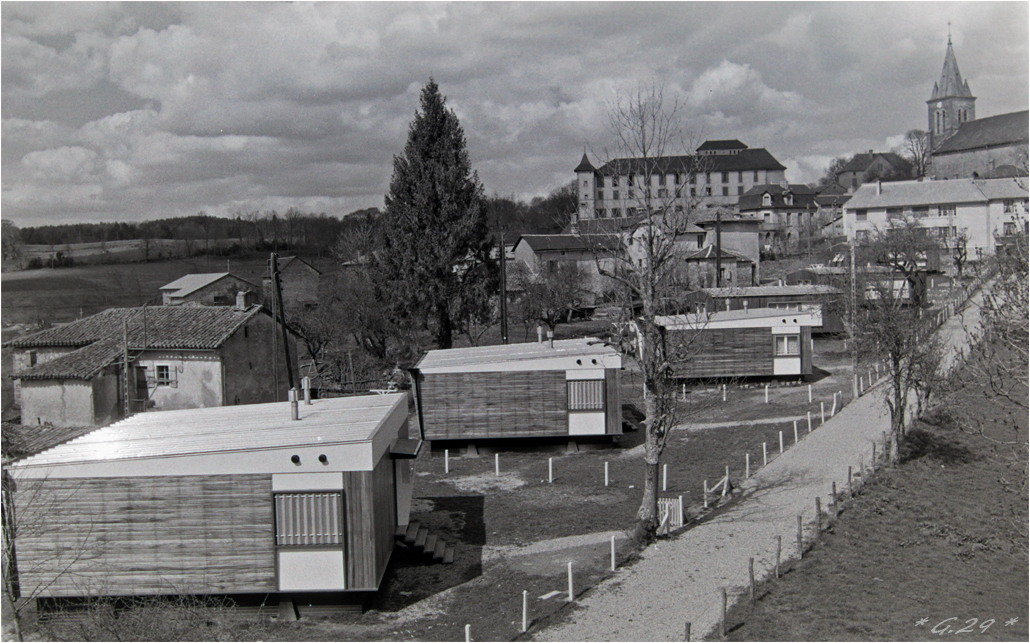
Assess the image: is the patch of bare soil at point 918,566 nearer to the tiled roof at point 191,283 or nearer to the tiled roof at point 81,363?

---

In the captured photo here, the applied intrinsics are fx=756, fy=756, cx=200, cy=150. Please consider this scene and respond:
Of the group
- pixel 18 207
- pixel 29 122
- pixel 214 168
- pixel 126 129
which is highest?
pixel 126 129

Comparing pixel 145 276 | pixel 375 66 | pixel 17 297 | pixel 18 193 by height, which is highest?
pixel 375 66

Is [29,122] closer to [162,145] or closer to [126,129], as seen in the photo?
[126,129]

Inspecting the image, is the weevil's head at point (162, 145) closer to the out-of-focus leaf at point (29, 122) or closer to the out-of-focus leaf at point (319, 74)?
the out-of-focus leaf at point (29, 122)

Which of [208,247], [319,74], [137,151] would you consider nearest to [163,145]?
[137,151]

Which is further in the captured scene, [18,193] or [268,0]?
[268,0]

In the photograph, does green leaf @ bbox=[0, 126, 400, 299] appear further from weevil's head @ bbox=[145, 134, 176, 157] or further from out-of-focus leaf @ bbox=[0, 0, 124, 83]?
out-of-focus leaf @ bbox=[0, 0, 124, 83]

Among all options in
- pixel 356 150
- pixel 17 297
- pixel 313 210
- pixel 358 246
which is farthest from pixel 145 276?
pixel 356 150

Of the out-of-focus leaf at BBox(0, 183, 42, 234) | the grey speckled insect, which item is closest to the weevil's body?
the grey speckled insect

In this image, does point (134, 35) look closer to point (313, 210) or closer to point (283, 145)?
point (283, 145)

● THE EXERCISE:
How many lines in the material above contain the word "grey"? Reply with the number only.

● IN RESPONSE:
2